DISKY BUSINESS: COMPANIES CD BUSINESS CARDS SAY MORE

PHOENIX (September 28, 2000) -- It used to be revolutionary to put your Web address on your business card. Now, you can have your whole Web site on one. Just as e-mail has become as essential as company letterhead, more companies are opting for CD versions of their business cards alongside the paper ones.

The high-tech business cards can hold video, audio, animation or just plain text, as well as links to the company's Web site. Or, if the company prefers, the high-tech cards can serve as portable Web sites themselves.

The CD's are about the size of a credit card and fit into a computers CD-ROM drive. Some have rounded sides in order to store more information and fit better in the drives, but others can be rectangular and almost identical in size to a paper business card or credit card. As paper cards hold only text, a CD version with 50 megabytes of memory can support about five minutes of video, about 50 minutes of CD-quality music or 1,500 pages of text, according to BIZCARDS ON CD, a division of the Phoenix company Vertigo Interactive Design, Inc. The company sells them for as low as $.80 cents each in orders of 5,000 to 10,000 and $2.00-$3.00 a piece for small orders, typically no fewer than 150.

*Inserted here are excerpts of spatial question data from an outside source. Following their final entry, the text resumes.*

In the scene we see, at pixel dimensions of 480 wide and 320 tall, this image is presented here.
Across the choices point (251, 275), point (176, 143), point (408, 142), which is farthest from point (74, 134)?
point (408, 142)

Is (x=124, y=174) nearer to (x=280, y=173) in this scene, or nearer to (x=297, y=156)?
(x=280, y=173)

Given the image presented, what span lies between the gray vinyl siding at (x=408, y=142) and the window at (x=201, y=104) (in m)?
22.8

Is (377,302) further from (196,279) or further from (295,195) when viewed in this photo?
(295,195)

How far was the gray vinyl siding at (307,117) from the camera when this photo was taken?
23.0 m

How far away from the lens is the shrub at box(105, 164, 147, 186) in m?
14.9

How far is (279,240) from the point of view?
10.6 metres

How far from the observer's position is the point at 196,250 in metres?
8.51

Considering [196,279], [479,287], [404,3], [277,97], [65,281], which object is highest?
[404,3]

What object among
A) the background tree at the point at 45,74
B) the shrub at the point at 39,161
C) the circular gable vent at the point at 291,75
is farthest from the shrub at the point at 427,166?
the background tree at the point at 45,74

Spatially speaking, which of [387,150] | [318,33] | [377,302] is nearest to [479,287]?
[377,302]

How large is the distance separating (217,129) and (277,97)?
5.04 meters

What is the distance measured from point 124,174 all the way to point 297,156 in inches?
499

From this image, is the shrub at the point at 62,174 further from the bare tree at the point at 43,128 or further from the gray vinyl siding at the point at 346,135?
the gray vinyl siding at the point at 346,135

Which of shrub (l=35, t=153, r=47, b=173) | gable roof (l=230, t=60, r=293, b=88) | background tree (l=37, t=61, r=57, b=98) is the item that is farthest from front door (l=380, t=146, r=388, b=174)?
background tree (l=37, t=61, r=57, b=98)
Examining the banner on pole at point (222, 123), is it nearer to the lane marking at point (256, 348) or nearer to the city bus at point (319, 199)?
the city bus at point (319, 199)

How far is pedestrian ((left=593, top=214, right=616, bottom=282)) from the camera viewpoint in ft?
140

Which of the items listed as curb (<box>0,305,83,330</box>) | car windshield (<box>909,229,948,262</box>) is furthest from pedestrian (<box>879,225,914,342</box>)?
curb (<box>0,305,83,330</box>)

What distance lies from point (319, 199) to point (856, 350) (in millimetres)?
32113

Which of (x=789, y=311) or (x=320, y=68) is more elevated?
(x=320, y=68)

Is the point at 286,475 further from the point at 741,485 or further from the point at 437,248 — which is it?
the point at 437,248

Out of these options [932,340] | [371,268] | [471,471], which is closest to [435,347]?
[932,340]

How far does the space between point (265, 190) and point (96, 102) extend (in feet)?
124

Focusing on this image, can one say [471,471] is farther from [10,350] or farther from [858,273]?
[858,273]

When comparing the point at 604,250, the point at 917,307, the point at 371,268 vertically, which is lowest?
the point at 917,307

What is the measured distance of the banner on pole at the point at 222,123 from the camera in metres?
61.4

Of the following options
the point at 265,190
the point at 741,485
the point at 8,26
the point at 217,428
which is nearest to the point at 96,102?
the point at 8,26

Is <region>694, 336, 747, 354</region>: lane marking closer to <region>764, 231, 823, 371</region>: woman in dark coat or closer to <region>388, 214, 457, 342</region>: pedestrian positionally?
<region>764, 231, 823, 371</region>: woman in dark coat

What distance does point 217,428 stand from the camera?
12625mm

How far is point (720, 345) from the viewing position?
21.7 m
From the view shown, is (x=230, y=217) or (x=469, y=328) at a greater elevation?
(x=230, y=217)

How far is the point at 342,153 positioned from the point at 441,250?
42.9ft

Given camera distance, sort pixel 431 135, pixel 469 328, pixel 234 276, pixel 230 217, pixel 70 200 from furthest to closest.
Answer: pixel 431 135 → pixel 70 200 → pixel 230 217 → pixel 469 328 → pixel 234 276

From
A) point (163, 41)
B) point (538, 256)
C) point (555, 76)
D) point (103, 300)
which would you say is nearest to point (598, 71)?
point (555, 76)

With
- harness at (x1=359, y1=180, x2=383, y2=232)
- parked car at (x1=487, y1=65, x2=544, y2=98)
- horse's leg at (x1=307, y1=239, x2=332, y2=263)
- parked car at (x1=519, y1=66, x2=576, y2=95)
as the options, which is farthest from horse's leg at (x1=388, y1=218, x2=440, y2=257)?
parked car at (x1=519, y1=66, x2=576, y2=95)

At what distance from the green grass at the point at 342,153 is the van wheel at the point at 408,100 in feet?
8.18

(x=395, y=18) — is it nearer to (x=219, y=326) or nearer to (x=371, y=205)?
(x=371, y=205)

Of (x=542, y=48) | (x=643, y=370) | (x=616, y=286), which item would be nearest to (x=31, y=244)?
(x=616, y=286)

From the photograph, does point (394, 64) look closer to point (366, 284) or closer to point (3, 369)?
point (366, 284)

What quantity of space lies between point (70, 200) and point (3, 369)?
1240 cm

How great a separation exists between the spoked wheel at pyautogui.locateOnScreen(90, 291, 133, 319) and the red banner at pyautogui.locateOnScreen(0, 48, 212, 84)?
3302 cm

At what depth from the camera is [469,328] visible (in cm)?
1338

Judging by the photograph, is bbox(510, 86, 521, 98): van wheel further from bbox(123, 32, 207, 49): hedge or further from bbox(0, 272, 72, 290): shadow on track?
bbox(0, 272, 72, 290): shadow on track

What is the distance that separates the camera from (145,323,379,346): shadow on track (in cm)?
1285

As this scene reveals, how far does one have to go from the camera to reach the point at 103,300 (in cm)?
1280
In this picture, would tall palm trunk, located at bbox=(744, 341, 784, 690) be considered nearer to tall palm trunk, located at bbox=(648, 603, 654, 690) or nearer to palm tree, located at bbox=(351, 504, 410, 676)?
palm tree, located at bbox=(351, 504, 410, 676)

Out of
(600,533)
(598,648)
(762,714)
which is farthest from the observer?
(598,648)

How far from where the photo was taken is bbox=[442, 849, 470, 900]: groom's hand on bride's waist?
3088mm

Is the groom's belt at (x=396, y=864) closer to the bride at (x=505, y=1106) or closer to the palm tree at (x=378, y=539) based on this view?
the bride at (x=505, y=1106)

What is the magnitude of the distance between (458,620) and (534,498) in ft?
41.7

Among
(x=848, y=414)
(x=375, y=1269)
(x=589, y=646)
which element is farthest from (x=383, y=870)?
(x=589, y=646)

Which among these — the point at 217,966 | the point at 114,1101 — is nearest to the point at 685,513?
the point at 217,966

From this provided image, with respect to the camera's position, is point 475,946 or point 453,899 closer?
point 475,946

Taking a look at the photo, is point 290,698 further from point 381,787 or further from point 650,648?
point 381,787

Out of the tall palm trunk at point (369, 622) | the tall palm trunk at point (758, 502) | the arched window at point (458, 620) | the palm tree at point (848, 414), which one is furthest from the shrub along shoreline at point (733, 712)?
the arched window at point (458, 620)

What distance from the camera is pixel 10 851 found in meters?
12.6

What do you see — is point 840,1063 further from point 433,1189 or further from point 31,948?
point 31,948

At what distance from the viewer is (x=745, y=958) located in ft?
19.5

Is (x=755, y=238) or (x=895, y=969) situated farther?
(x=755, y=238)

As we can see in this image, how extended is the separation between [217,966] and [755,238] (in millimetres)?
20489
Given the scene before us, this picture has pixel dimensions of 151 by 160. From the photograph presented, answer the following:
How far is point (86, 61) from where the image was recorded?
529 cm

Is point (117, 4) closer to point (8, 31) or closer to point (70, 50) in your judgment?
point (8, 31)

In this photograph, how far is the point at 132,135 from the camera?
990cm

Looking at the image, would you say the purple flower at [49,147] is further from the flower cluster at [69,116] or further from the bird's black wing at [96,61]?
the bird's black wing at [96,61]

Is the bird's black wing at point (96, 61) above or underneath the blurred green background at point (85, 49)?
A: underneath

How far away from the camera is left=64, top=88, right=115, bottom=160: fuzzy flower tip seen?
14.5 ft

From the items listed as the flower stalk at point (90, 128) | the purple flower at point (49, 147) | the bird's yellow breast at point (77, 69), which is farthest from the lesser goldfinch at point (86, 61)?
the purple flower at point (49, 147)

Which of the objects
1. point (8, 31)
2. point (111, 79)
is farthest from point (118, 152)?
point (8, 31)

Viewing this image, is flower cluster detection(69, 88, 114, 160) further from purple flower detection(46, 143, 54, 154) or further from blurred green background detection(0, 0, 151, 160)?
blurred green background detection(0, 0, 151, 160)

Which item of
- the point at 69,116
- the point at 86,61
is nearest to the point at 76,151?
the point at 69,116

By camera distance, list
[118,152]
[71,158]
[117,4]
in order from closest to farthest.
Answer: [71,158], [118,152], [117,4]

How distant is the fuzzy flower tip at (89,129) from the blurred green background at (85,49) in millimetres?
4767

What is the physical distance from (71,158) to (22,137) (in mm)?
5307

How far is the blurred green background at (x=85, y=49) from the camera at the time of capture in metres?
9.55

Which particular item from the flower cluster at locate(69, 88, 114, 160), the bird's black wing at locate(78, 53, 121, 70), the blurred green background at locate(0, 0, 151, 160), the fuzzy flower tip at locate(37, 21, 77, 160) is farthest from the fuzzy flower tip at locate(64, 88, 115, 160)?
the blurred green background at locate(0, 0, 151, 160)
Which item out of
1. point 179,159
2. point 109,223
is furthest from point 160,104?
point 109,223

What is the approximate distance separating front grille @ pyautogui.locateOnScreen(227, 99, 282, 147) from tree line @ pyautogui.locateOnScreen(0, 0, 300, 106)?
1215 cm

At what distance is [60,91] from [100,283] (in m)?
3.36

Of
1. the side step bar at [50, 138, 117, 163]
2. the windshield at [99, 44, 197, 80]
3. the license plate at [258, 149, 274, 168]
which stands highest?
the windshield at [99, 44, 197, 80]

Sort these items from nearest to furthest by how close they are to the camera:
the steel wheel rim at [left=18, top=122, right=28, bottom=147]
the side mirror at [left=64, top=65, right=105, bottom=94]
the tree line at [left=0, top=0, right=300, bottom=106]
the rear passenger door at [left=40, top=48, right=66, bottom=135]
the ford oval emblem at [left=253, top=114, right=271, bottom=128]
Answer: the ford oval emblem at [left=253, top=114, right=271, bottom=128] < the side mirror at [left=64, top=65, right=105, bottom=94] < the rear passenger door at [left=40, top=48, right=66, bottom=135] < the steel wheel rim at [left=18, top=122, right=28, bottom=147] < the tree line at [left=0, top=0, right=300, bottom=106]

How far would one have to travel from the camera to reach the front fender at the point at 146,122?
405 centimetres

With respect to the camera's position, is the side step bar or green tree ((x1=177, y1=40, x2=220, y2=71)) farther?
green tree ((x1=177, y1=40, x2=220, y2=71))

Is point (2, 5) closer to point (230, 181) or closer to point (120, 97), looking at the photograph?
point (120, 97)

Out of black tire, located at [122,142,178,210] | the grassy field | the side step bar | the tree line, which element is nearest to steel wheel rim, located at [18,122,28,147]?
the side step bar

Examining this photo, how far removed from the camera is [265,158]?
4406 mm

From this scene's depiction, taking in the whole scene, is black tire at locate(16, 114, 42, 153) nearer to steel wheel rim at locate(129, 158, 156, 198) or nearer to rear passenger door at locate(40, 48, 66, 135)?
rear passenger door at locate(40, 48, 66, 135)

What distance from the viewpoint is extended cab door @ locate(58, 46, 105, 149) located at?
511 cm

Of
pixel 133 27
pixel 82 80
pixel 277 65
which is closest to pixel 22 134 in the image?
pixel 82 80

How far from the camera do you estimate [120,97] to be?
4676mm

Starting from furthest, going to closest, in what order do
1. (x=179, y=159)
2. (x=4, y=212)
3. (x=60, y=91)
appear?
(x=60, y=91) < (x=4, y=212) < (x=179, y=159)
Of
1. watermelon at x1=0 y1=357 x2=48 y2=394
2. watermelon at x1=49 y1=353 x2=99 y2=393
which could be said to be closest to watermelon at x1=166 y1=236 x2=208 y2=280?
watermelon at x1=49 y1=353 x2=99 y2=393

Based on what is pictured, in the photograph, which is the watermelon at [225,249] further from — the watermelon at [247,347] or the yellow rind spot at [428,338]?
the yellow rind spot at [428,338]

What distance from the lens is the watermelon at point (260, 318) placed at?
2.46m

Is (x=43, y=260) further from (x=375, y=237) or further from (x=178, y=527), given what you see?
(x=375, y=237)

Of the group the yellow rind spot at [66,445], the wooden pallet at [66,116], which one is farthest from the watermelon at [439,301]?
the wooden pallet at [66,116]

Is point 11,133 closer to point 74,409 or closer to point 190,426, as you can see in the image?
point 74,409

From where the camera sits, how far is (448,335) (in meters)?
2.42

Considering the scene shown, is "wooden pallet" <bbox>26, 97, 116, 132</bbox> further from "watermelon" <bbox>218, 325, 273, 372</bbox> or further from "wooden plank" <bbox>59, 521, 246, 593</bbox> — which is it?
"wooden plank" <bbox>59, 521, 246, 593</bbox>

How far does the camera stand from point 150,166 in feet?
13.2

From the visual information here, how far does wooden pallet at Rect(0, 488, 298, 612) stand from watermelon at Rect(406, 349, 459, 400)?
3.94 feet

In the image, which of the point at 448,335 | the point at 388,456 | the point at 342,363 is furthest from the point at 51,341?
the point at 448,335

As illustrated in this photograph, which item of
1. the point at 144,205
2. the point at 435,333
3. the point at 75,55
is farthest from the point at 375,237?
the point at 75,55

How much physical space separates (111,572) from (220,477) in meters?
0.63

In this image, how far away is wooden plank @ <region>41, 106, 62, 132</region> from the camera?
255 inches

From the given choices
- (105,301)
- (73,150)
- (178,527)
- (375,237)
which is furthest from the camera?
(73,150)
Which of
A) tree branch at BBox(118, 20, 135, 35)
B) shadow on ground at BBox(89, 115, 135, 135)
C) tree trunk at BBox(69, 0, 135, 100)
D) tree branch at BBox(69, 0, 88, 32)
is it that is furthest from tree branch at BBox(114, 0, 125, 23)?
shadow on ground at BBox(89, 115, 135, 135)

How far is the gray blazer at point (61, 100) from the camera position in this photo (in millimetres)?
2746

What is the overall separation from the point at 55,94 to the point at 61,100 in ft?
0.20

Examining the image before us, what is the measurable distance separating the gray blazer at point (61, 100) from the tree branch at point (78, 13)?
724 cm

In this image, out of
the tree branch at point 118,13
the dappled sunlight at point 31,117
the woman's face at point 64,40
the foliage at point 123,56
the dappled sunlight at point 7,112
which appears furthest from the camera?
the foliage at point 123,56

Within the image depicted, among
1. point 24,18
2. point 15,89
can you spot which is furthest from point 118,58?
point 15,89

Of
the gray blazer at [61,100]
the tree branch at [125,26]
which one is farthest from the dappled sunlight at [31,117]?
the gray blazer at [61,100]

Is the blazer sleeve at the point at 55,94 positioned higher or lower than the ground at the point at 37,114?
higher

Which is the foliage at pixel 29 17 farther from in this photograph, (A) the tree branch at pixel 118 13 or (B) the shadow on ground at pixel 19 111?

"Someone is going to take a business card on CD and pass it along to someone else," Vertigo's Karen Looney says. "That's the benefit of having a CD-ROM rather than a piece of paper or brochure. A piece of paper doesn't talk to you."

There is also the practical side of using a business card on CD. Instead of using thousands of sheets of paper, a company can put its annual report on the CD and still have room for a message from the CEO. Marketing departments can put their media kits on CD's. Job hunters can use them for a portfolio. Peter Ashworth, CEO of Avomedia Corp. in Scottsdale, Arizona even suggested a cross-marketing scenario where a clothing company could include with each pair of jeans it sells a CD that shows off its new fall line.

Phoenix resident Jim Buckley, who works for the Sarasota, Florida based Leap Inc. venture capital firm, says he uses the CD's for presentations. He says the CD's are common in the East and are starting to catch on in this part of the country. "It gives you the ability to put a lot of information on a tiny card that people can carry around with them," Leap says. Avomedia's Ashworth says "The CD business card industry is only about 2 years old, but it's growing rapidly."

Like Vertigo Interactive Design, Inc., Avomedia Corp. does its graphics and Web design in house. Others, such as BCD Technologies in Gilbert, Arizona produce the CD's themselves but partner with other companies to do the multimedia work.

Because the price per CD goes down with orders of 5,000 or more, large companies typically place bulk orders, passing out the cards at trade shows or exhibitions. Individuals usually keep their orders in the hundreds. Of course, that cost just covers manufacturing the cards. There's also the question of what to put on them. The more sophisticated the work, the more you will pay. "It's a cutting-edge thing still," says Dante Fierros, president of BCD Technologies. "When I pass out the cards at networking functions, the majority of people are still in awe of it."